Oral agent improves haemolytic anaemia in sickle cell disease
The final trial presented in the session demonstrated that the oral agent mitapivat could improve anaemia in sickle cell disease patients.
The data showed that sickle cell disease patients were more likely to achieve an increase in haemoglobin (Hb) concentration after six months to a year of treatment with mitapivat, compared to placebo.
In patients who achieved a Hb response, mitapivat also reduced sickle cell pain crises (SCPC), hospitalisations and fatigue.

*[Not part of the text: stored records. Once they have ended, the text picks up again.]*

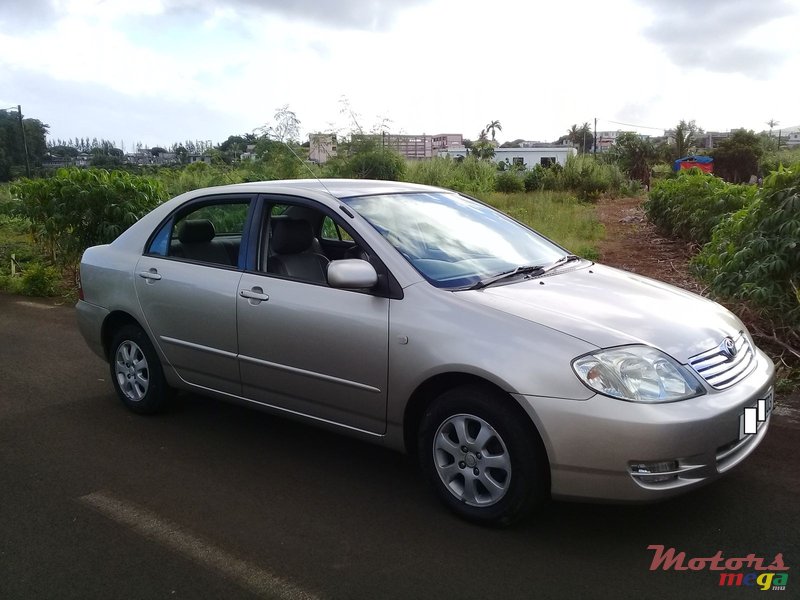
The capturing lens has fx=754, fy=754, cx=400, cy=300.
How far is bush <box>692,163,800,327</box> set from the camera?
6.04 meters

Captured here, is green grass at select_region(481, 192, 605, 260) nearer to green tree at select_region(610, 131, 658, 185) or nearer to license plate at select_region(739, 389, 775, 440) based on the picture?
license plate at select_region(739, 389, 775, 440)

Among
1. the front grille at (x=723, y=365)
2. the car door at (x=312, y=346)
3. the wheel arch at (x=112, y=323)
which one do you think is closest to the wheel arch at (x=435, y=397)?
the car door at (x=312, y=346)

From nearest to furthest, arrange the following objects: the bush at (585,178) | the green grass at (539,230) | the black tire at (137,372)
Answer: the black tire at (137,372), the green grass at (539,230), the bush at (585,178)

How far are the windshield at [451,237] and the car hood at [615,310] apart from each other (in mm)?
241

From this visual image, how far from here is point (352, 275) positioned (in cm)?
377

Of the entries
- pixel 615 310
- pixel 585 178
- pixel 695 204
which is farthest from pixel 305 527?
pixel 585 178

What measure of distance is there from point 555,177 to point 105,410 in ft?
82.9

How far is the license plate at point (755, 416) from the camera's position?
339 cm

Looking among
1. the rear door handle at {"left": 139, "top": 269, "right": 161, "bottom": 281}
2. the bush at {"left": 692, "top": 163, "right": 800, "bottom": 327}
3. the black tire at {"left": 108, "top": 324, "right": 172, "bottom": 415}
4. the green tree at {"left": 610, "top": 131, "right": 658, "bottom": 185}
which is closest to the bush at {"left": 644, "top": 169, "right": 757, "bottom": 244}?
the bush at {"left": 692, "top": 163, "right": 800, "bottom": 327}

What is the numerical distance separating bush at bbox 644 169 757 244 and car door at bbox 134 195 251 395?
6505 millimetres

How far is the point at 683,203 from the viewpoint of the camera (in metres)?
12.0

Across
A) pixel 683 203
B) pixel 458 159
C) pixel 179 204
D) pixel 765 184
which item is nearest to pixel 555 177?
pixel 458 159

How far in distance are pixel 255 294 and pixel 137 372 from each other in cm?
148

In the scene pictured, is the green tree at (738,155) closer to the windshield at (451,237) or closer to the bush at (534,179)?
the bush at (534,179)
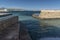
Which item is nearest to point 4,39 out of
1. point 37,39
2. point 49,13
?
point 37,39

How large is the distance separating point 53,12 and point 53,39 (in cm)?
3110

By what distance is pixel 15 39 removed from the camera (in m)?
5.25

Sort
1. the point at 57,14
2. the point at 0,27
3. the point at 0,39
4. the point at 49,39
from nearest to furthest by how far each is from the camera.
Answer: the point at 0,39
the point at 0,27
the point at 49,39
the point at 57,14

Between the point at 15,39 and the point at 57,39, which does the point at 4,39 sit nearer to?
the point at 15,39

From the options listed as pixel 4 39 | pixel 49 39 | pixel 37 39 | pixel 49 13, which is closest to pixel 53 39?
pixel 49 39

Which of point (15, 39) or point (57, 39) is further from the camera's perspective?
point (57, 39)

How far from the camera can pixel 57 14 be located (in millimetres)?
40125

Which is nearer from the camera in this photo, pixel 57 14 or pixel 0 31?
pixel 0 31

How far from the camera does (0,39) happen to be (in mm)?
5074

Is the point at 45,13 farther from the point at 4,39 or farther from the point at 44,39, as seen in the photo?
the point at 4,39

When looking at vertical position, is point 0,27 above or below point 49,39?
above

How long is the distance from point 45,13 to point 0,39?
36.6 meters

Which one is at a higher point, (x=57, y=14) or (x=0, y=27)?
(x=0, y=27)

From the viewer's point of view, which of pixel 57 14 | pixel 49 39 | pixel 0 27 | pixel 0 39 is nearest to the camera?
pixel 0 39
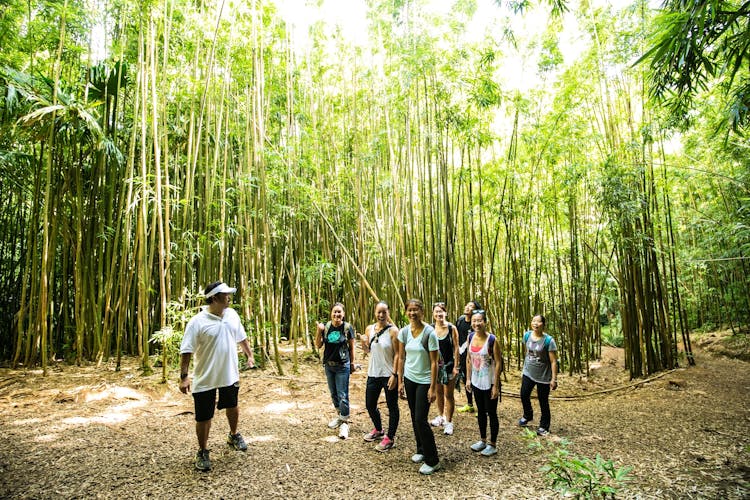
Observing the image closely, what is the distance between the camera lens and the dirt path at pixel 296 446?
214 centimetres

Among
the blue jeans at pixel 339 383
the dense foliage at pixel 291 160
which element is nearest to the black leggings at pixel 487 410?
the blue jeans at pixel 339 383

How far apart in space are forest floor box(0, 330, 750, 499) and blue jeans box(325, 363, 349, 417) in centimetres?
24

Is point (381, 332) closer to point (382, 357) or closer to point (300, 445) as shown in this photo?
point (382, 357)

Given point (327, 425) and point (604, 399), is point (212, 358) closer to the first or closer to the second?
point (327, 425)

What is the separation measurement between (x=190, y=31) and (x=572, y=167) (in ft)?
16.4

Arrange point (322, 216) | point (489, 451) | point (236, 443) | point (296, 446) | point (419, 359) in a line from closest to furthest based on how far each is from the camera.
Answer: point (419, 359) → point (236, 443) → point (489, 451) → point (296, 446) → point (322, 216)

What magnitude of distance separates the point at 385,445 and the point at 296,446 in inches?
25.4

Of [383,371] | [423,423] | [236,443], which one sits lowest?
[236,443]

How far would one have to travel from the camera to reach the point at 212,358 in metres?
2.26

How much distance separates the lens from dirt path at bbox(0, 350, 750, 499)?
2141mm

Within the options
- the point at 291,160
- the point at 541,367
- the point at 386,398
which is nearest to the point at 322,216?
the point at 291,160

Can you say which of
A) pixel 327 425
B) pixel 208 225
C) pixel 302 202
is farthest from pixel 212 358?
pixel 302 202

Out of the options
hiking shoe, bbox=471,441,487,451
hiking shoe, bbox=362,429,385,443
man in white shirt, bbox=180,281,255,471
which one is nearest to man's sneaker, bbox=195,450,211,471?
man in white shirt, bbox=180,281,255,471

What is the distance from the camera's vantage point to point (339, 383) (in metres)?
3.05
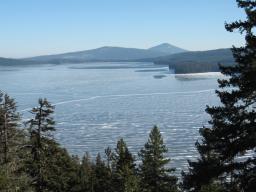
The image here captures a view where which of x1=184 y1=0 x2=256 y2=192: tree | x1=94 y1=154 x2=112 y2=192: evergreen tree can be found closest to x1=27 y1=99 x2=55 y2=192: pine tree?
x1=94 y1=154 x2=112 y2=192: evergreen tree

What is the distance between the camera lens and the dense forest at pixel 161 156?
517 inches

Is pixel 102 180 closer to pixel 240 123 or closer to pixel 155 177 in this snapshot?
pixel 155 177

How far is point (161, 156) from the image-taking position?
31.8 m

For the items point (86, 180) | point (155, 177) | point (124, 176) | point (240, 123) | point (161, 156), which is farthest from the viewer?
point (86, 180)

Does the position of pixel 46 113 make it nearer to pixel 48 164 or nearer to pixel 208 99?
Answer: pixel 48 164

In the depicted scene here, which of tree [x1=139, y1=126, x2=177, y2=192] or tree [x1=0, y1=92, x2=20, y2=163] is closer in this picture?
tree [x1=0, y1=92, x2=20, y2=163]

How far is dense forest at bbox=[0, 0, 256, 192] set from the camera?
13.1 meters

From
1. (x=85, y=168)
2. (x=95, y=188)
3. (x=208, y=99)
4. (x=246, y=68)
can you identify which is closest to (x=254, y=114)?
(x=246, y=68)

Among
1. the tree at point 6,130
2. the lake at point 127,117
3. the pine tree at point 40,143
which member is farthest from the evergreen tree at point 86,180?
the lake at point 127,117

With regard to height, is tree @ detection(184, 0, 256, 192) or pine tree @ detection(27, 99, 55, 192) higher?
tree @ detection(184, 0, 256, 192)

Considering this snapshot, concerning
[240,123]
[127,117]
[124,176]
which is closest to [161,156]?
[124,176]

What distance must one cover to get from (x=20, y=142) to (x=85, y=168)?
68.2 ft

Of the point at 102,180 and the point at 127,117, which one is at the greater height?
the point at 102,180

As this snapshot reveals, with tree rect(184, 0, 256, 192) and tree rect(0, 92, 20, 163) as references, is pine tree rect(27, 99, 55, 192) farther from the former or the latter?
tree rect(184, 0, 256, 192)
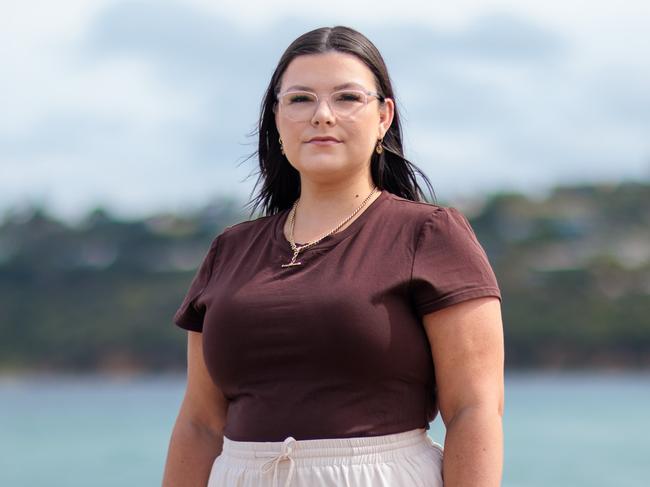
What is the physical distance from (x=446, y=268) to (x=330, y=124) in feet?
1.11

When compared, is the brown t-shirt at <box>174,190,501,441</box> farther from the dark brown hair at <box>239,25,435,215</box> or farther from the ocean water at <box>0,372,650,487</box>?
the ocean water at <box>0,372,650,487</box>

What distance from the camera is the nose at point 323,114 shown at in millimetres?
2584

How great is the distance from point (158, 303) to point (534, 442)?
31713 mm

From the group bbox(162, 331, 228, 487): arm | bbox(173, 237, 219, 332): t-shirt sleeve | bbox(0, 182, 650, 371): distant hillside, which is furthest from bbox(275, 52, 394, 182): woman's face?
bbox(0, 182, 650, 371): distant hillside

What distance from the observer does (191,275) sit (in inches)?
2472

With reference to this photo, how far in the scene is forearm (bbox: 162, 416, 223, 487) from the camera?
9.04 feet

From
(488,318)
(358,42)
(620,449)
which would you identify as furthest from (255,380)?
(620,449)

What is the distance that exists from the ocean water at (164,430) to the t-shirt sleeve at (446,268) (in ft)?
30.4

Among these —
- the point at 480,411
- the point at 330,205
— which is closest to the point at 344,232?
the point at 330,205

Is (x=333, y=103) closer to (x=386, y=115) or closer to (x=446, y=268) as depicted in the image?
(x=386, y=115)

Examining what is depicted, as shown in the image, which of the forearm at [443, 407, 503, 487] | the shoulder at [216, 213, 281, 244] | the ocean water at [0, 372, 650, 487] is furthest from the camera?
the ocean water at [0, 372, 650, 487]

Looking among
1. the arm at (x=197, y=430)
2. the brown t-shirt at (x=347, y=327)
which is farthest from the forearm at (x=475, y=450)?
the arm at (x=197, y=430)

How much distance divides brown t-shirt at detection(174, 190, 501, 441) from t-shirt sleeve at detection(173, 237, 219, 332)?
125mm

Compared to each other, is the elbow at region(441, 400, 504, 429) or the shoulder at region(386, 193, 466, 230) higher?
the shoulder at region(386, 193, 466, 230)
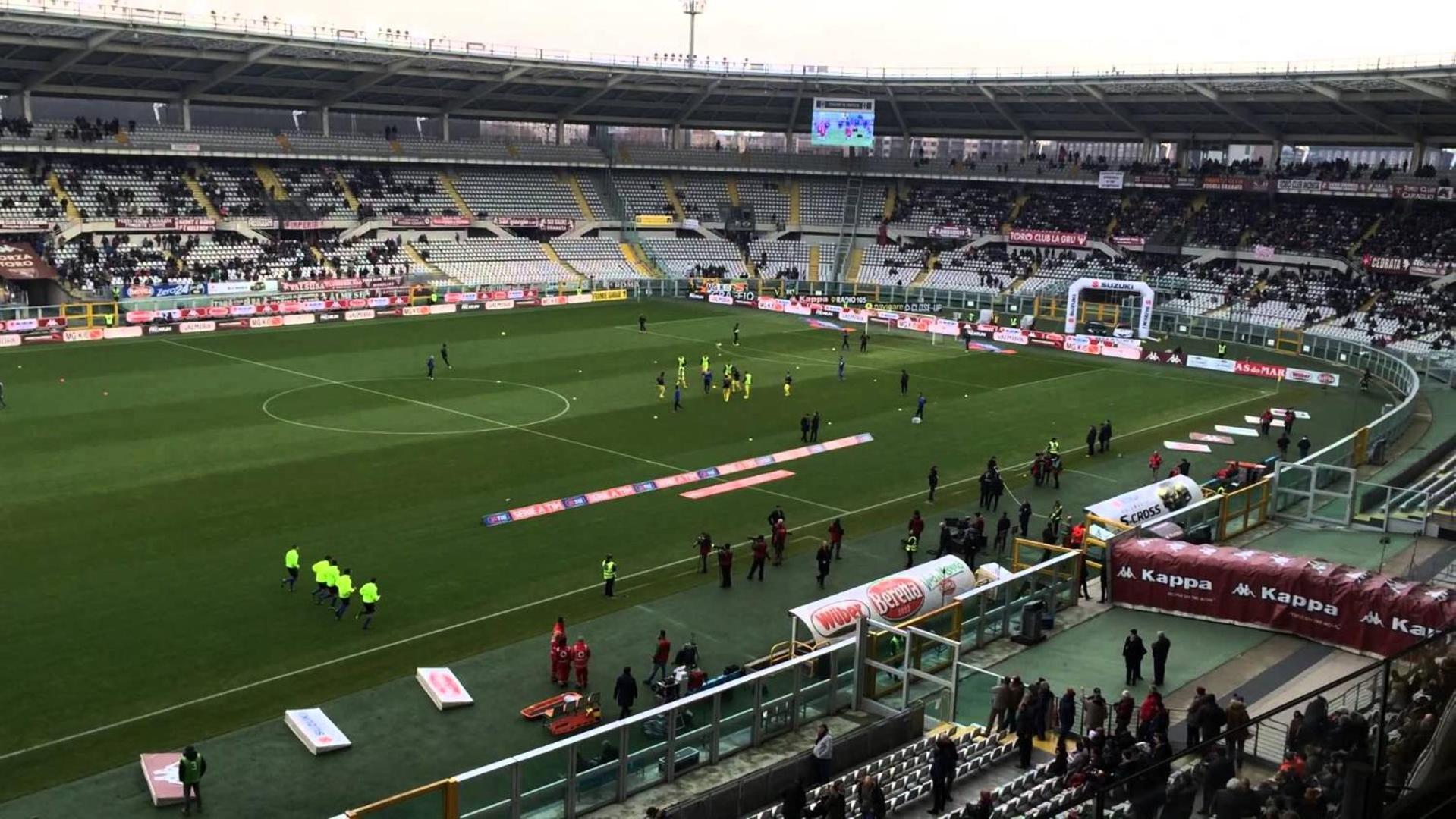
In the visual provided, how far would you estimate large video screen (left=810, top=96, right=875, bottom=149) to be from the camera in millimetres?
93312

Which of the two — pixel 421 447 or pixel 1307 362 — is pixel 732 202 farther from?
pixel 421 447

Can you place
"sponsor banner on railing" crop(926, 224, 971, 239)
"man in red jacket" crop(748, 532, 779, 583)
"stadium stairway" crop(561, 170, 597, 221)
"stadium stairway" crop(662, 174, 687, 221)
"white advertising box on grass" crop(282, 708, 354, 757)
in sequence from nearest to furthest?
"white advertising box on grass" crop(282, 708, 354, 757), "man in red jacket" crop(748, 532, 779, 583), "sponsor banner on railing" crop(926, 224, 971, 239), "stadium stairway" crop(561, 170, 597, 221), "stadium stairway" crop(662, 174, 687, 221)

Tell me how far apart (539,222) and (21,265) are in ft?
119

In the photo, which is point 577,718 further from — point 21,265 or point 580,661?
point 21,265

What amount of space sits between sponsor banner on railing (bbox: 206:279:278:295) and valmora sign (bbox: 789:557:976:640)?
176 feet

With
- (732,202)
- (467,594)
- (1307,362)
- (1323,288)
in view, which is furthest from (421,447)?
(732,202)

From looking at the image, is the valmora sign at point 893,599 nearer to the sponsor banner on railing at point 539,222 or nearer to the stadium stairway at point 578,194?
the sponsor banner on railing at point 539,222

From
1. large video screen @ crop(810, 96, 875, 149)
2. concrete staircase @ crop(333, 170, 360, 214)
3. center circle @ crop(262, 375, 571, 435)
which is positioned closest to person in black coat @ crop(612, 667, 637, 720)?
center circle @ crop(262, 375, 571, 435)

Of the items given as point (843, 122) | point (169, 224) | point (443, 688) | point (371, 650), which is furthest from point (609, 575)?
point (843, 122)

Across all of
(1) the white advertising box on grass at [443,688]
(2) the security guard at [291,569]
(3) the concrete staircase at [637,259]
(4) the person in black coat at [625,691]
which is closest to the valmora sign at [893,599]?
(4) the person in black coat at [625,691]

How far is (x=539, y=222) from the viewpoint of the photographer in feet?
301

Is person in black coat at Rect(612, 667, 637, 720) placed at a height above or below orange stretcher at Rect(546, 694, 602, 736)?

“These data highlight that mitapivat, through its oral administration and novel mechanism for improving haemolytic anaemia, can be an effective, convenient, and disease-modifying treatment for patients with sickle cell disease,” wrote the authors, led by Dr Biree Andemariam of the University of Connecticut, CT, USA, in the conference abstract.
In the international Phase 3 trial, sickle cell disease patients (median 25 years, 58% female) were randomised to receive 100mg mitapivat (n=138) or placebo (n=69) twice daily.
In the mitapivat group, 41% of patients achieved a Hb response (≥1.0 g/dL increase in average Hb concentration from week 24 through week 52, compared with baseline), compared with 3% of patients given placebo.
Among patients who achieved a Hb response, the mean increase from baseline in Weeks 24–52 was 1.64 g/dL.
The annualised rate of SCPC was lower with mitapivat compared to placebo (2.62 vs 3.05, p=0.1213), but the difference did not reach statistical significance.
Serious AEs occurred in 20% and 29% of patients given mitapivat and placebo, respectively, with one event (0.7%) deemed to be related to mitapivat and none deemed placebo-related.
The rate of AEs leading to discontinuation was also low in both groups, at 4% and 3% with mitapivat and placebo, respectively.